• _EXCERPT PROVIDED_:
⁂
This post imported from StackExchange Physics at 2014-09-07 04:36 (UCT), posted by SE-user user10001
asked Jul 6, 2013 in Theoretical Physics by user10001 (635 points) [ no revision ]
For 1.1 : The zero mode of the set of harmonic oscillators (the string excitation) gives a negative energy for each dimension. So the ground state has a negative energy (if the "classical" center-of-mass momentum is zero) and a negative squared mass - $m^2 \sim (2 - D)$ - while $D=26$ for the coherence of the theory (there are $D-2$ excited states at first level, so it it a representation of $SO(D-2)$ which must be massless (the mass of the first level is $m^2 \sim (26 - D)$

This post imported from StackExchange Physics at 2014-09-07 04:36 (UCT), posted by SE-user Trimok

1 Answer

+ 1 like - 0 dislike

Firstly, it is a misconception that tachyons do not exist in the naive (i.e. non-GSO, inconsistent) RNS superstring theory. It is just that, RNS superstring theory can go under a GSO truncation, leading to the Type IIB and Type IIA string theories, which do not have tachyons.

In the Bosonic String theory, the mass spectrum of closed strings is given by (in naturaol units where $\ell_s=\hbar =c_0=1$:

$$m=\sqrt{N+\tilde N-2}$$

$N$ and $\tilde N$ can only take discrete values as non-negative, either half-integers, or integers. For example, if you set $N=\tilde N = 0$, which is clearly for the ground state $|0\rangle $. :

$$m=\sqrt{-2}=\sqrt2 i$$

I.e. an imaginary mass. Therefore, a tachyon. This is also for the open string sector, whose mass spectrum is $m=\sqrt{N-1}$, then, when $N=0$, at the ground state $|0\rangle $, i.e., it' is a tachyon.

The same problem holds in the RNS string theory.
⁂
• _ACTIONS TO TAKE_:
[1] Summarize the thread on tachyons in string theory in two sentences.
[2] Rewrite the listing as a Markdown table with the columns Row and Line, starting at the line containing "Given what you" and running through the end of the listing, inclusive. Number each line and skip blank lines.
The listing below was gathered separately from the excerpt and has no connection to it.
⁂
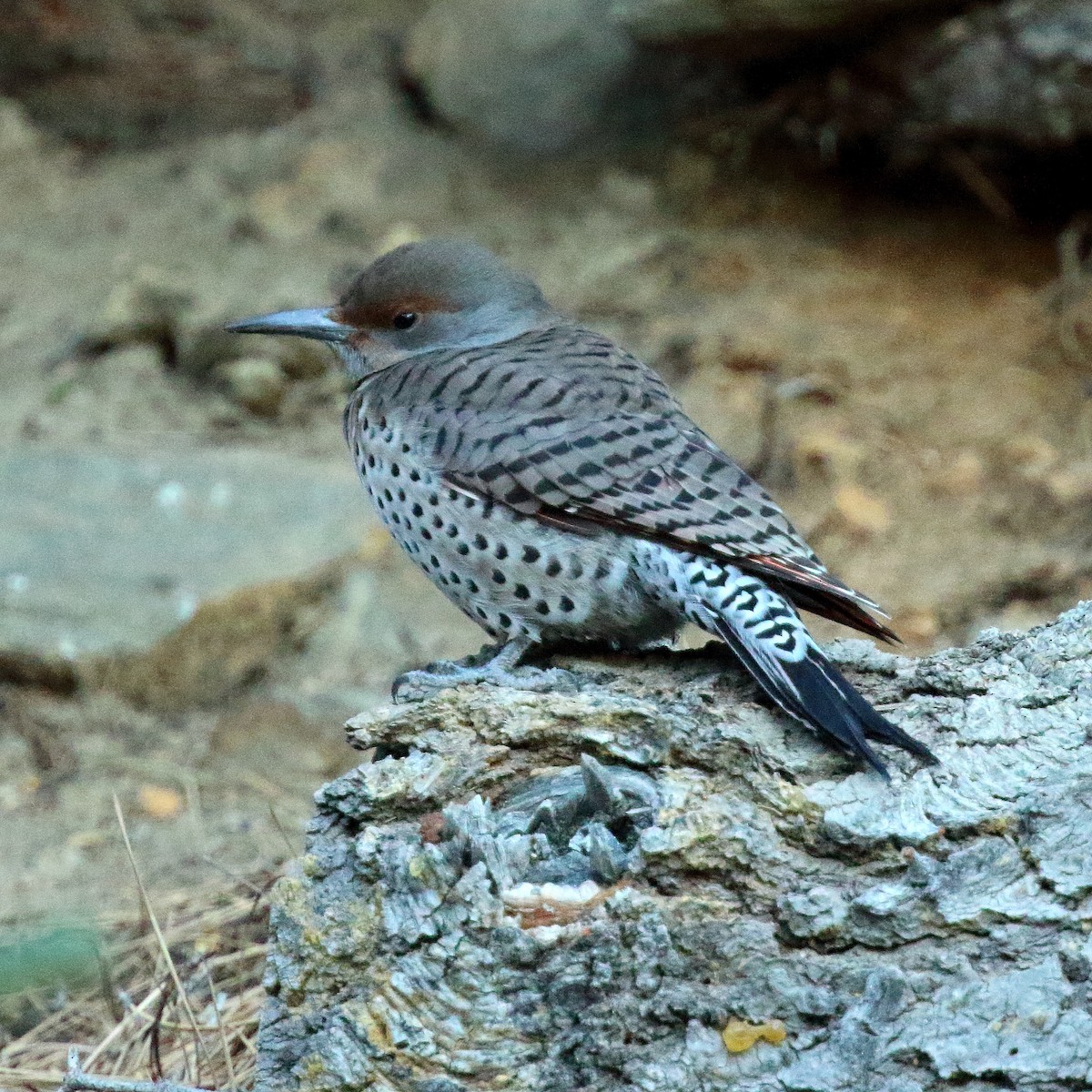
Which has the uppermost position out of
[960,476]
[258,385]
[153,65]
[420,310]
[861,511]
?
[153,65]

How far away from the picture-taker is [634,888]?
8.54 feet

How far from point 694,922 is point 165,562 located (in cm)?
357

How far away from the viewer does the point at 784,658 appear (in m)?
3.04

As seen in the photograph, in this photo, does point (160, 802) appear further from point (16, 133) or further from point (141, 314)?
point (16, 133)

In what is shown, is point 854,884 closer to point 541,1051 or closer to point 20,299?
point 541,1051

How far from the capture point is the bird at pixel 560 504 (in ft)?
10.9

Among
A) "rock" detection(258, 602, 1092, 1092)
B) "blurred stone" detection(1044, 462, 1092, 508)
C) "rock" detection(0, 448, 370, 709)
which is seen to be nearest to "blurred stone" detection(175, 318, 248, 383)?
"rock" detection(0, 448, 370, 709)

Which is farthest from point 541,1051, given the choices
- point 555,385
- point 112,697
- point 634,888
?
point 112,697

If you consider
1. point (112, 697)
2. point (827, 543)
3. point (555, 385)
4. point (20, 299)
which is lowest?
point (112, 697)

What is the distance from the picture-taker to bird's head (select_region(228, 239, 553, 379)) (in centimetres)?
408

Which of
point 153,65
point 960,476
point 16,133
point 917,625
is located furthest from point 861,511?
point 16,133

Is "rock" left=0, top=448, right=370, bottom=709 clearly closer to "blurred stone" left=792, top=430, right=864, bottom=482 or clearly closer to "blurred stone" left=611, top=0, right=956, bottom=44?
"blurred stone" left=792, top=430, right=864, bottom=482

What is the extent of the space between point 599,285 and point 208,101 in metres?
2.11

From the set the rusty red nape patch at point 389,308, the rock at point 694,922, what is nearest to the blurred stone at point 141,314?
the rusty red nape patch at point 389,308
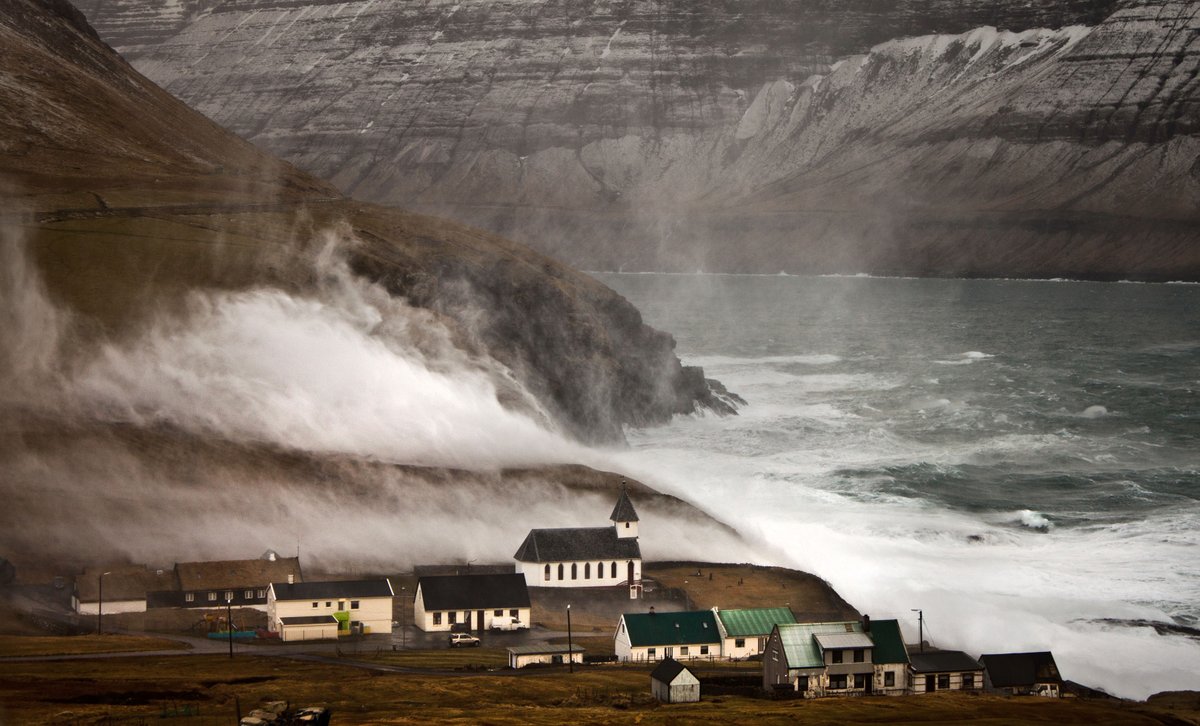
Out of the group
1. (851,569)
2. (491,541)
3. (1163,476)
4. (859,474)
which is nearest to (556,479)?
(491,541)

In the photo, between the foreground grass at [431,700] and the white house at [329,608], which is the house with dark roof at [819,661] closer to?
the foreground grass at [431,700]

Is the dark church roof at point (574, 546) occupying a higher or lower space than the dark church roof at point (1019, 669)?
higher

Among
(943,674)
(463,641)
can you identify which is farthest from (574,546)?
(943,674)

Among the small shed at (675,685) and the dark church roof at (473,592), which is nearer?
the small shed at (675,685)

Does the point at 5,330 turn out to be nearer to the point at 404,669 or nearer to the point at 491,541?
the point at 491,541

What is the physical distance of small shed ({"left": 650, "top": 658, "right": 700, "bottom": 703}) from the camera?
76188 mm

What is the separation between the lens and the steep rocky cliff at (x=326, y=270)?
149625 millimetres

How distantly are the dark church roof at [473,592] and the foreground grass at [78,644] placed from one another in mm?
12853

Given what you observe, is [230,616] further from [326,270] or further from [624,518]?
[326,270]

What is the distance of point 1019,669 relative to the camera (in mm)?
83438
⁂
• _ANSWERS BY TASK_:
[1] The answer says tachyons also exist in the naive, non-GSO RNS superstring theory, and that a GSO truncation yields the Type IIA and Type IIB theories, which have none. In bosonic string theory, the closed-string ground state with $N=\tilde N=0$ has the imaginary mass $m=\sqrt{-2}$, and the open-string ground state with $N=0$ under $m=\sqrt{N-1}$ is likewise a tachyon.

[2]
| Row | Line |
|---|---|
| 1 | Given what you observe, is [230,616] further from [326,270] or further from [624,518]? |
| 2 | [326,270] |
| 3 | What is the distance of point 1019,669 relative to the camera (in mm)? |
| 4 | 83438 |